Work required:
Where the word "Oregon" shows up in the entries below, please copy the whole line.

Data extract:
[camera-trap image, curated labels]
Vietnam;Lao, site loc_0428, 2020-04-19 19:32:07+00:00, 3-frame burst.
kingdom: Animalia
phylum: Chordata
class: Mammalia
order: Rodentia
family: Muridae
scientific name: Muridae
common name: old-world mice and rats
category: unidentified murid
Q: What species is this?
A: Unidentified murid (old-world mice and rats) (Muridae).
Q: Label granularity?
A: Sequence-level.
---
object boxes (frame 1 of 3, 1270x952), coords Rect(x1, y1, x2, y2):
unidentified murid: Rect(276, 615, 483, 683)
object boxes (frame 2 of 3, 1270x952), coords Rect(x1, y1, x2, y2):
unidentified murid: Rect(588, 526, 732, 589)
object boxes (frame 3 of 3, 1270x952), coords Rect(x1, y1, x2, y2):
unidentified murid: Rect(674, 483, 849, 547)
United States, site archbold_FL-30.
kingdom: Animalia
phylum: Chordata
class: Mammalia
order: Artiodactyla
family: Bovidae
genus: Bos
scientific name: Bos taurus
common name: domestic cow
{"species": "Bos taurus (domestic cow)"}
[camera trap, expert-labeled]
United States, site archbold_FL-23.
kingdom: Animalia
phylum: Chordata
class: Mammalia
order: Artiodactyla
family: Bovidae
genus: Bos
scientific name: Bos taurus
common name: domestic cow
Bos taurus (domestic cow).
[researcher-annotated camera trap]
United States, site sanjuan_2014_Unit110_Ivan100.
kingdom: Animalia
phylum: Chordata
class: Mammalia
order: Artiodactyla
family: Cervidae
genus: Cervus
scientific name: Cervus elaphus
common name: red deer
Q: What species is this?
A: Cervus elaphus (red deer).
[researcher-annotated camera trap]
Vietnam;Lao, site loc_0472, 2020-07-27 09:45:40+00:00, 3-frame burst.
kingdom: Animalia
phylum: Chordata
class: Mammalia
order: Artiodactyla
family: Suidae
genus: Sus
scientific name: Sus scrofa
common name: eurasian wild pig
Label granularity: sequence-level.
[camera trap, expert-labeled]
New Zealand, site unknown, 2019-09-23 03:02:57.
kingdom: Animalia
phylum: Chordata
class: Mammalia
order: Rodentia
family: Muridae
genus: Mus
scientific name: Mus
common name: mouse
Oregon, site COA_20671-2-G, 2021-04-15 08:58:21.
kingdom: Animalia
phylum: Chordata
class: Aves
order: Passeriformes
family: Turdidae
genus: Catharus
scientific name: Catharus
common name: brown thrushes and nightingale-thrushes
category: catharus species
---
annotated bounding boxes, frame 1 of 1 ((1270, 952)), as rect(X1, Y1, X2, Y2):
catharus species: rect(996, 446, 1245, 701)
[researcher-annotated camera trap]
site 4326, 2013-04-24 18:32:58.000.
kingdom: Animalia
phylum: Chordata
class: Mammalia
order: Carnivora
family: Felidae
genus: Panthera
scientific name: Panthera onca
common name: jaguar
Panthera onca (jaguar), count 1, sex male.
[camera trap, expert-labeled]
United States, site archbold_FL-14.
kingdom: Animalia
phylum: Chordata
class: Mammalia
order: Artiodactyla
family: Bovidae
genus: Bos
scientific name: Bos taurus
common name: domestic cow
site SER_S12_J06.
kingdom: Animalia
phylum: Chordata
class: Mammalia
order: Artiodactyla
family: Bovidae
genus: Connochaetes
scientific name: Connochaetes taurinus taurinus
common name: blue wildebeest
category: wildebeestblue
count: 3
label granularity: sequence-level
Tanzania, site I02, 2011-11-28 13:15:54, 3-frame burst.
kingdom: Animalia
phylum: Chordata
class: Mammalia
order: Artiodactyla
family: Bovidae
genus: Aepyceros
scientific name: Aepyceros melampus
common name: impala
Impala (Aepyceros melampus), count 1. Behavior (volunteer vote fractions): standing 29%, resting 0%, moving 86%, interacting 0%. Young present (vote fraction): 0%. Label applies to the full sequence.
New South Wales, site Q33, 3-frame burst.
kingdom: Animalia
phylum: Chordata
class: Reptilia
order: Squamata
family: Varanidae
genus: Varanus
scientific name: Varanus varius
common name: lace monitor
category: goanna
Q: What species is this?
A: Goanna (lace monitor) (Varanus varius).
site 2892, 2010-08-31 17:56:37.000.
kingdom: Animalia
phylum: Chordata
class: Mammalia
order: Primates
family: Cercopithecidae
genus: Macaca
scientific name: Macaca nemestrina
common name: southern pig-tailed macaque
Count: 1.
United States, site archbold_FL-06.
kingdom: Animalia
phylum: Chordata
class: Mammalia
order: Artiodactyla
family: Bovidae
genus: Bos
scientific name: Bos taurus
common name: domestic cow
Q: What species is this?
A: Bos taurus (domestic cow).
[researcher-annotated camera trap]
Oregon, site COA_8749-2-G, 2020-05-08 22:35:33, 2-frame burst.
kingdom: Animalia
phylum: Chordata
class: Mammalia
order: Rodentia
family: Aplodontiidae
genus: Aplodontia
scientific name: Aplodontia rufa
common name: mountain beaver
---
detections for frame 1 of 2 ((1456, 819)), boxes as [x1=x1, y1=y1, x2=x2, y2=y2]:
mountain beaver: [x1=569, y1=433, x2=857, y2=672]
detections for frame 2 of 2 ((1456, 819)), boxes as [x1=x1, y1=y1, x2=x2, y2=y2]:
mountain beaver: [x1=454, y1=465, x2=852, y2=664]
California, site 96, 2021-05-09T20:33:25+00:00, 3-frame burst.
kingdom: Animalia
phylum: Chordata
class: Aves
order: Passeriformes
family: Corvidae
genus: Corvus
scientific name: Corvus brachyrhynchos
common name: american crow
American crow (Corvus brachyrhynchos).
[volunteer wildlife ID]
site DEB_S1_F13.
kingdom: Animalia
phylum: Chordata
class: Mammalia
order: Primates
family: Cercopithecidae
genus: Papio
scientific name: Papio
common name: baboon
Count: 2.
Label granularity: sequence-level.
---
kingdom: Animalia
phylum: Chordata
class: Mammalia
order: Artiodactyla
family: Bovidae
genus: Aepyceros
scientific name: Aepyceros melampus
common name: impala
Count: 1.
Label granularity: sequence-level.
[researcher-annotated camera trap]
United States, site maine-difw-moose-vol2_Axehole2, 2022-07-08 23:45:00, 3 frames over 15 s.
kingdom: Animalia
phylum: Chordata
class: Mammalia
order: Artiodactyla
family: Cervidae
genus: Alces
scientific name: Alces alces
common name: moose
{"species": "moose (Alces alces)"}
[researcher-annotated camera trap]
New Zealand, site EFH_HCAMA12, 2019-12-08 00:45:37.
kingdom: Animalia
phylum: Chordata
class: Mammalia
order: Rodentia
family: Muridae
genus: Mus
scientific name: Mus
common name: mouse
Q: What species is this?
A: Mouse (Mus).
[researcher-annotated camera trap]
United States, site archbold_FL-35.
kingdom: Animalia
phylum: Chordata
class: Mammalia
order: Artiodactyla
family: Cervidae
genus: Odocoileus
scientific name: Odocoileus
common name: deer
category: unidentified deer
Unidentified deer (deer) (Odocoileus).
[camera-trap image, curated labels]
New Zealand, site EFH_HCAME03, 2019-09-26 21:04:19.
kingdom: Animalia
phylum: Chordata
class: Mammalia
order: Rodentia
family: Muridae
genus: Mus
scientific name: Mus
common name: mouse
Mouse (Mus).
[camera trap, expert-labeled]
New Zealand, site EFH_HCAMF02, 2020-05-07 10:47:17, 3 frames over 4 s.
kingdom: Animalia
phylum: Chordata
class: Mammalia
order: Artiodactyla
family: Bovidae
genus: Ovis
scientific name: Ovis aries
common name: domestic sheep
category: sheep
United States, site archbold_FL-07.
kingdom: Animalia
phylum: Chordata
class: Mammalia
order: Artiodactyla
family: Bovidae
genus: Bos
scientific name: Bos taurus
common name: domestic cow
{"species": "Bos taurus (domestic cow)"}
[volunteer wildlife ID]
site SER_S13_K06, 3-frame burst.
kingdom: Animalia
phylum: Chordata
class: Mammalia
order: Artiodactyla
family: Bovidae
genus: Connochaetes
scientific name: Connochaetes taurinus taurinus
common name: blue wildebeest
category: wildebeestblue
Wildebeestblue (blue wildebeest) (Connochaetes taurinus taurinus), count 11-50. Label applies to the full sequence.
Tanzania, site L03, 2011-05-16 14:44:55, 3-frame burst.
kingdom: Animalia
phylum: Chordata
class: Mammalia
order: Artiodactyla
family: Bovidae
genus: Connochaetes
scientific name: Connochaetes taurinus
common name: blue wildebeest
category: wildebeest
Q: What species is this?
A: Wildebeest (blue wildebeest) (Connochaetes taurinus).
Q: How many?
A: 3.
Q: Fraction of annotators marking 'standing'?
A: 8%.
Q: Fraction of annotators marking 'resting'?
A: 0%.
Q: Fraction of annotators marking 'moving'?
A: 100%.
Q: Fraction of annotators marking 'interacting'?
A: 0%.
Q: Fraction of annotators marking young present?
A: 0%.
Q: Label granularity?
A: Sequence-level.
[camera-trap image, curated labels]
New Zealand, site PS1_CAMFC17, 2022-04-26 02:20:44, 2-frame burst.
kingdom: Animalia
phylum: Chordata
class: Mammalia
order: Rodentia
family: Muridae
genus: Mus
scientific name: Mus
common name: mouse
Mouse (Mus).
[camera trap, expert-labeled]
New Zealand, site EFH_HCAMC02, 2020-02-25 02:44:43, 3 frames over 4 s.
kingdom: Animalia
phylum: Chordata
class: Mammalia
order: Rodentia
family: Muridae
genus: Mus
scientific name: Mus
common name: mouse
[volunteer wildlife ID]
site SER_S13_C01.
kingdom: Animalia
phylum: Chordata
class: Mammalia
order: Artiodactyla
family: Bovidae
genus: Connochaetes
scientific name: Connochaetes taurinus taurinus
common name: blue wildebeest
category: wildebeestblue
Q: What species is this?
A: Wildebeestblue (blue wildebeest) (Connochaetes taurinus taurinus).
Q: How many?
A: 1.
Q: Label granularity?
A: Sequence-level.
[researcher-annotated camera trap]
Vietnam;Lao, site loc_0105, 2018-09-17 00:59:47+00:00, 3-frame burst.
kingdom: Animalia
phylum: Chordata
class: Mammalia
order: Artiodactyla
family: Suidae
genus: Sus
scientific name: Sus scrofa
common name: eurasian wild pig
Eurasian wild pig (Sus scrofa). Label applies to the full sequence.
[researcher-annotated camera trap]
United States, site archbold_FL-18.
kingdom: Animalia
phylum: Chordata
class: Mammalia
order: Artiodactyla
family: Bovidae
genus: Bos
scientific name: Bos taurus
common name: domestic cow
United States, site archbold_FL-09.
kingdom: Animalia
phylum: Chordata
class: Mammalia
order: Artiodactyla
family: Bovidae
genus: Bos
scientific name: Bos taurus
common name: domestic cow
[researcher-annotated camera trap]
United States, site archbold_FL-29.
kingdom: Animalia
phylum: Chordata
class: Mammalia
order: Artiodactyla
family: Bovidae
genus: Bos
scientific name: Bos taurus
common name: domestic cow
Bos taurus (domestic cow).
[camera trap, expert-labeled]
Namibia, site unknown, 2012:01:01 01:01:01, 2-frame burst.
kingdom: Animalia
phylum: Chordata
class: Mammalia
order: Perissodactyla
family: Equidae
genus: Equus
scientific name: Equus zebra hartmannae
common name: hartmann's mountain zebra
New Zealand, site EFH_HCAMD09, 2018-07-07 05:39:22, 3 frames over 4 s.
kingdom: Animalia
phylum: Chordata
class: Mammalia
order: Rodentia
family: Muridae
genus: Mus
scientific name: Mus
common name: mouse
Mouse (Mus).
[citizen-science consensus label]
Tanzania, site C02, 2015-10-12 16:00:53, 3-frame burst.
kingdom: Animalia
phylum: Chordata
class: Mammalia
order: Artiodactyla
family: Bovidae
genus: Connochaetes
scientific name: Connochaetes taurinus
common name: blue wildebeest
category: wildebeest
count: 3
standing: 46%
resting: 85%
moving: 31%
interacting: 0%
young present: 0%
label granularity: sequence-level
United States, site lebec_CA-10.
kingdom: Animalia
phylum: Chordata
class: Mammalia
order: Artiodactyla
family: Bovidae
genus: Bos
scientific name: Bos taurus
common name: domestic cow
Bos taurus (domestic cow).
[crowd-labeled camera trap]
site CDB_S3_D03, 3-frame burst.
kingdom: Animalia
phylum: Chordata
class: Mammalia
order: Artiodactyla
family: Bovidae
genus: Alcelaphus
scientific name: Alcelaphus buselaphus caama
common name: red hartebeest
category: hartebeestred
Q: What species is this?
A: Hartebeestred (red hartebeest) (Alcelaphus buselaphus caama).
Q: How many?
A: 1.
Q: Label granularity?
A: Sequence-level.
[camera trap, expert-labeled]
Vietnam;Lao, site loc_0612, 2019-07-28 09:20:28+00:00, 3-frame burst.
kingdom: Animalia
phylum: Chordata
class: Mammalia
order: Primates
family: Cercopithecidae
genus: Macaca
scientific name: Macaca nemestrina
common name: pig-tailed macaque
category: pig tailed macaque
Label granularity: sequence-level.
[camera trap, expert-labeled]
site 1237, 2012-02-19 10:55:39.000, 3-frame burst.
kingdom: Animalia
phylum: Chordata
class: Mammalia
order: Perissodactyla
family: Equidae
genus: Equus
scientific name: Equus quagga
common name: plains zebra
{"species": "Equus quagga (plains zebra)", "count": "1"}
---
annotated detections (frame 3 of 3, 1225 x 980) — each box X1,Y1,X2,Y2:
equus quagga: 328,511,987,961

Solution to the exercise:
Oregon, site COA_20671-2-G, 2021-04-15 08:58:21.
Oregon, site COA_8749-2-G, 2020-05-08 22:35:33, 2-frame burst.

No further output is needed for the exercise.